4. A defense that deserves better
A quick glance at recent final scores would suggest Green Bay hasn't exactly had a shutdown defense. The Cardinals scored 38 points, and the Vikings had 20. But don't forget that Arizona scored two defensive touchdowns off of Rodgers fumbles, and Minnesota ran back a fumble for a touchdown Sunday night.
The Packers' defense hasn't been perfect, that's for sure. But they're holding their own and have mostly kept opposing teams to low enough point totals that a Rodgers-led offense should be able to score more than.

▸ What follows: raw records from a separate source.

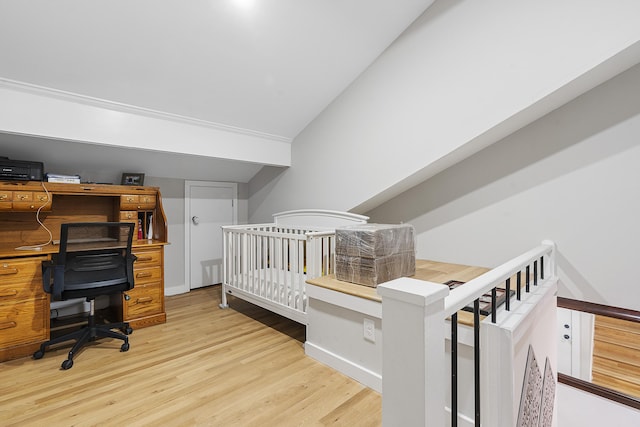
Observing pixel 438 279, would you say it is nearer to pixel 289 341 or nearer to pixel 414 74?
pixel 289 341

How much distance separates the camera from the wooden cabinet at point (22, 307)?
2.24 metres

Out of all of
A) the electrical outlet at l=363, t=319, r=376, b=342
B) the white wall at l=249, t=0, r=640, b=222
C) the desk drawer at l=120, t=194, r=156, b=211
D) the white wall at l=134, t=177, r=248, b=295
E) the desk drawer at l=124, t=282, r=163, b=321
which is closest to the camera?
the white wall at l=249, t=0, r=640, b=222

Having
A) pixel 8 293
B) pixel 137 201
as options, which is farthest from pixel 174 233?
pixel 8 293

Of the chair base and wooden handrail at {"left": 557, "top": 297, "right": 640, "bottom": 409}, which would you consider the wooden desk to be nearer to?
the chair base

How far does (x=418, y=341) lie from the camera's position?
2.25 ft

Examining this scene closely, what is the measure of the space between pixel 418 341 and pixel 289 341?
2.12 metres

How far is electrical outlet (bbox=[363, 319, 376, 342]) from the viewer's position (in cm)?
193

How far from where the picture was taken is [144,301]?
289 cm

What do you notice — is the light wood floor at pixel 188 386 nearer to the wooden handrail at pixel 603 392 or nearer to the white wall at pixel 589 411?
the white wall at pixel 589 411

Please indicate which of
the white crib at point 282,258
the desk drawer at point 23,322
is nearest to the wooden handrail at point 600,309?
the white crib at point 282,258

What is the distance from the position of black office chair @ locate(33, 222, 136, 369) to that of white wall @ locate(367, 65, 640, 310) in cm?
279

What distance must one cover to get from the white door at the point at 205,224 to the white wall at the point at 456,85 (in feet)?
5.22

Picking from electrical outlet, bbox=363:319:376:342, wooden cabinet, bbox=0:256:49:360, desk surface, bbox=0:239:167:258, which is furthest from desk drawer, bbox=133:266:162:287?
electrical outlet, bbox=363:319:376:342

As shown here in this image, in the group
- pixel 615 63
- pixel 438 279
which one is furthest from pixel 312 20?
pixel 438 279
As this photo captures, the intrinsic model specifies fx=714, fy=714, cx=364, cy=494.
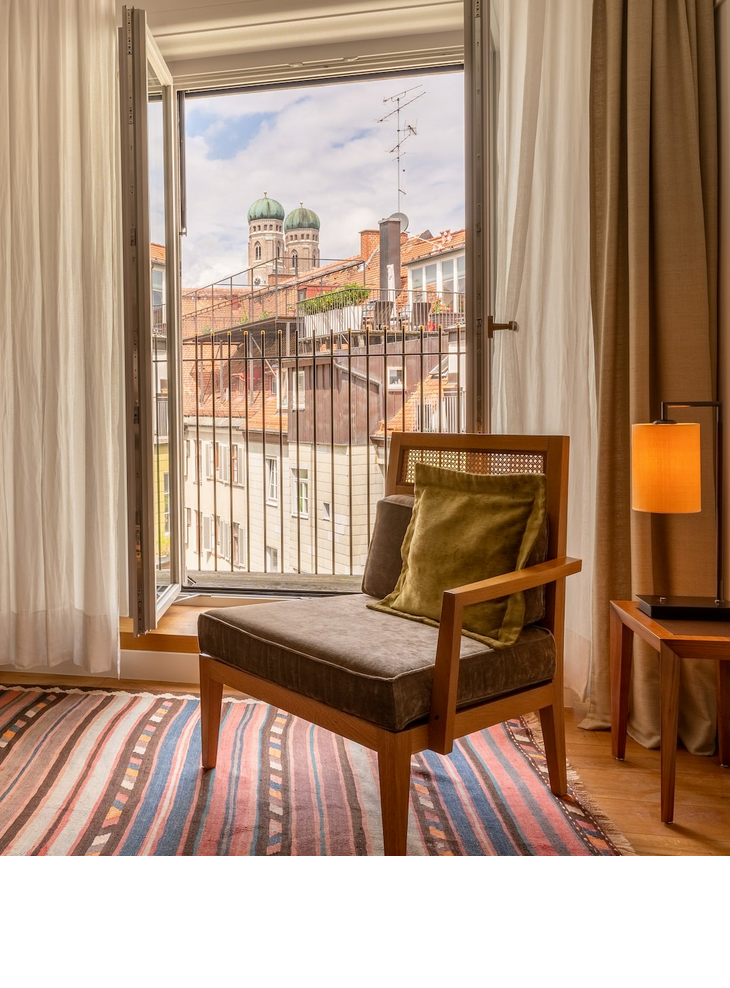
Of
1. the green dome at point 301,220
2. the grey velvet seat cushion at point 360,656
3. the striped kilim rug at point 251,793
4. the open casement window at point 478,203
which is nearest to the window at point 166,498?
the striped kilim rug at point 251,793

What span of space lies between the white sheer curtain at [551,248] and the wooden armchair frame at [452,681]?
43cm

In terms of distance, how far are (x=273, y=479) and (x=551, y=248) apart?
9.74 feet

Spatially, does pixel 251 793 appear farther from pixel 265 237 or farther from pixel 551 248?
pixel 265 237

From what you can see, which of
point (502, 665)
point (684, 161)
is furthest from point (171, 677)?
point (684, 161)

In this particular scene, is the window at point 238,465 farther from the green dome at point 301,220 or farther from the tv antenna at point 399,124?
the tv antenna at point 399,124

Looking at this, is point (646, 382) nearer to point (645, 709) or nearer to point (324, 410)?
point (645, 709)

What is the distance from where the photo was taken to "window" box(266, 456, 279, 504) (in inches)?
196

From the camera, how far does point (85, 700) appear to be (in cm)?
257

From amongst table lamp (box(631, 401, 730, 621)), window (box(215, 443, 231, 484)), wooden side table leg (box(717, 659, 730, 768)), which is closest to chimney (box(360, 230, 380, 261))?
window (box(215, 443, 231, 484))

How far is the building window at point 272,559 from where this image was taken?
4.84m

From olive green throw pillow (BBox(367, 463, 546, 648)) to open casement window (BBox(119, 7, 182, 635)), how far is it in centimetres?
Result: 109

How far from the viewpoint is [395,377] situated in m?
4.35

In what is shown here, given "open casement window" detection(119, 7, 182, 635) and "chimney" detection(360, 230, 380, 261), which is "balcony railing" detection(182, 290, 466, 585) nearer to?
"chimney" detection(360, 230, 380, 261)
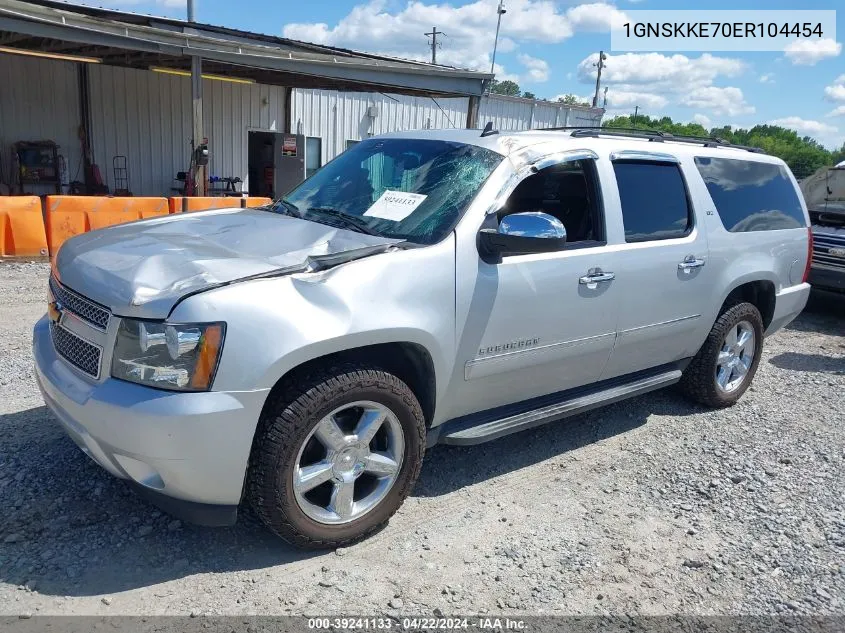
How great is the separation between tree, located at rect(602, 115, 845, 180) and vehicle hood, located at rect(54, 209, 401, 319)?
27.0 metres

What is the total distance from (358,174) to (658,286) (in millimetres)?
1978

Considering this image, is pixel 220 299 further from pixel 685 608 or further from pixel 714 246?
pixel 714 246

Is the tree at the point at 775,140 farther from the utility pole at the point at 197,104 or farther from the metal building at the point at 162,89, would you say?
the utility pole at the point at 197,104

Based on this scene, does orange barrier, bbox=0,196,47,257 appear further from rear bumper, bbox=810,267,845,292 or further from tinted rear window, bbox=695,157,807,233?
rear bumper, bbox=810,267,845,292

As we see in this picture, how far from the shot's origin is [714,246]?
465cm

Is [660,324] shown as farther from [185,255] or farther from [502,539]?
[185,255]

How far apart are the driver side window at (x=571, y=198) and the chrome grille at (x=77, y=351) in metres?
2.26

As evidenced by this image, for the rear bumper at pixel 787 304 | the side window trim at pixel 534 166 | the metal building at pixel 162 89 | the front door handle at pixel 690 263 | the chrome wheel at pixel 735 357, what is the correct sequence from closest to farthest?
1. the side window trim at pixel 534 166
2. the front door handle at pixel 690 263
3. the chrome wheel at pixel 735 357
4. the rear bumper at pixel 787 304
5. the metal building at pixel 162 89

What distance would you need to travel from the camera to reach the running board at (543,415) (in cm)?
350

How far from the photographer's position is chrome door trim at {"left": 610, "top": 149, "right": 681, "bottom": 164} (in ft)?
13.6

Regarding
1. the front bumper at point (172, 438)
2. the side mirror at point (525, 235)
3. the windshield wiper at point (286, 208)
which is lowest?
the front bumper at point (172, 438)

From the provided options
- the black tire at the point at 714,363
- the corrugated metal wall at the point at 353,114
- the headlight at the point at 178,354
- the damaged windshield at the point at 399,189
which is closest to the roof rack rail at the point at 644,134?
the damaged windshield at the point at 399,189

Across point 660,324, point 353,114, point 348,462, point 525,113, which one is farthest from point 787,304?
point 525,113

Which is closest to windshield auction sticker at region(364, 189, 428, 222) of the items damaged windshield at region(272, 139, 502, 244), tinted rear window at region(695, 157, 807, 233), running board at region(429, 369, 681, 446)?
damaged windshield at region(272, 139, 502, 244)
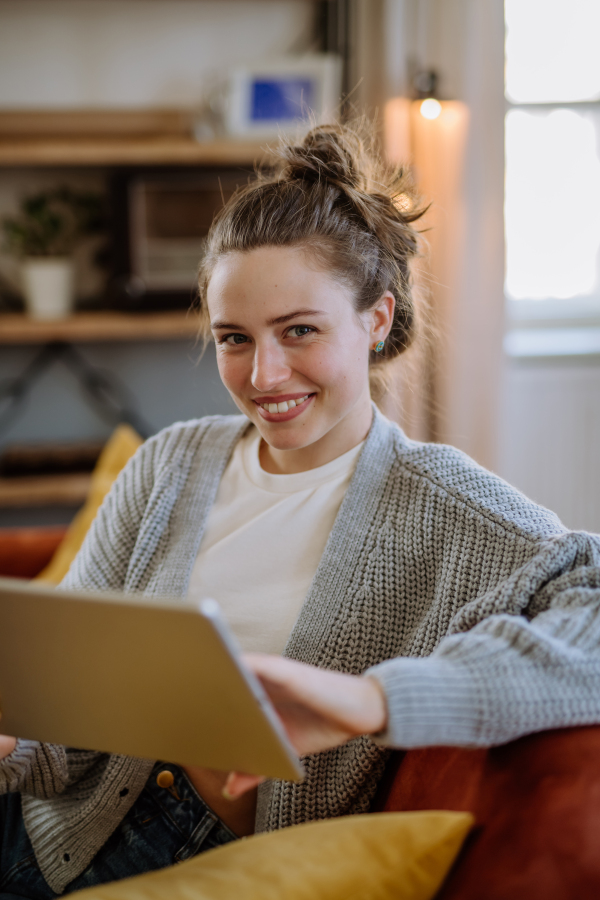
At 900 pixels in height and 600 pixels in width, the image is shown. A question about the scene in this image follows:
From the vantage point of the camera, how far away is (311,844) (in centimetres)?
71

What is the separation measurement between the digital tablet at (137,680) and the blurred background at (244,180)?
1743mm

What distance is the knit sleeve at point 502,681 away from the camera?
72 cm

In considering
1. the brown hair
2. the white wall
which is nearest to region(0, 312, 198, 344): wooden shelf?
the white wall

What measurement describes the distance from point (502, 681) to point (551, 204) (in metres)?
2.48

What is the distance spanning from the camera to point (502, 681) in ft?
2.44

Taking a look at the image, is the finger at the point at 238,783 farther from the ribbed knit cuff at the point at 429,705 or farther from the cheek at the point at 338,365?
the cheek at the point at 338,365

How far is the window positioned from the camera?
2.77 meters

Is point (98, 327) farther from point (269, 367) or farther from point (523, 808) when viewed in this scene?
point (523, 808)

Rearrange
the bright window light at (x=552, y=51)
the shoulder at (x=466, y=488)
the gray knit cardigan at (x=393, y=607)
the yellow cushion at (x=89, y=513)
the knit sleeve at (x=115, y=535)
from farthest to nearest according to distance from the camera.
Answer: the bright window light at (x=552, y=51)
the yellow cushion at (x=89, y=513)
the knit sleeve at (x=115, y=535)
the shoulder at (x=466, y=488)
the gray knit cardigan at (x=393, y=607)

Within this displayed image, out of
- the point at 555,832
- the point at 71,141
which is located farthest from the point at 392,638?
the point at 71,141

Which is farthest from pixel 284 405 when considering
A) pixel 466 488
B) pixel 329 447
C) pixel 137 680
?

Teddy Bridgewater had just 99 passing yards and threw an interception. That was enough to give Bridgewater a 45.7 passer rating. That alone shows one heck of a defensive performance. On 19 carries, Adrian Peterson finished with only 67 yards (a 3.5 average). It's the second time this season that Green Bay held Peterson in check, which is a great accomplishment against the NFL's leading rusher.
This isn't to say that the Packers have a perfect defense, or even a top-10 defense. But all things considered, Dom Capers' group has had a good season and put together another strong performance against Minnesota. Yet, those players don't get to walk away with a victory, mostly due to Green Bay's offensive deficiencies.
5. On to Washington ...
The Packers find themselves where 20 other teams wish they were: in the playoffs.
Ultimately, the goal is to get into the postseason and play your best football at that point. Green Bay got in, but it would take quite the leap of faith to presume the Packers are in a spot in which they can get hot right now.
As it stands with six days before the matchup in Washington, Green Bay is a one-point underdog. It's hard to believe, considering where these two teams were three months ago (Washington had a 2-4 record to begin the season) that the Packers' struggles have led to them not being favored. But it makes sense considering Washington's four-game winning streak and Green Bay's back-to-back losses.
That game kicks off Sunday, Jan. 10 at 3:40 p.m. CT.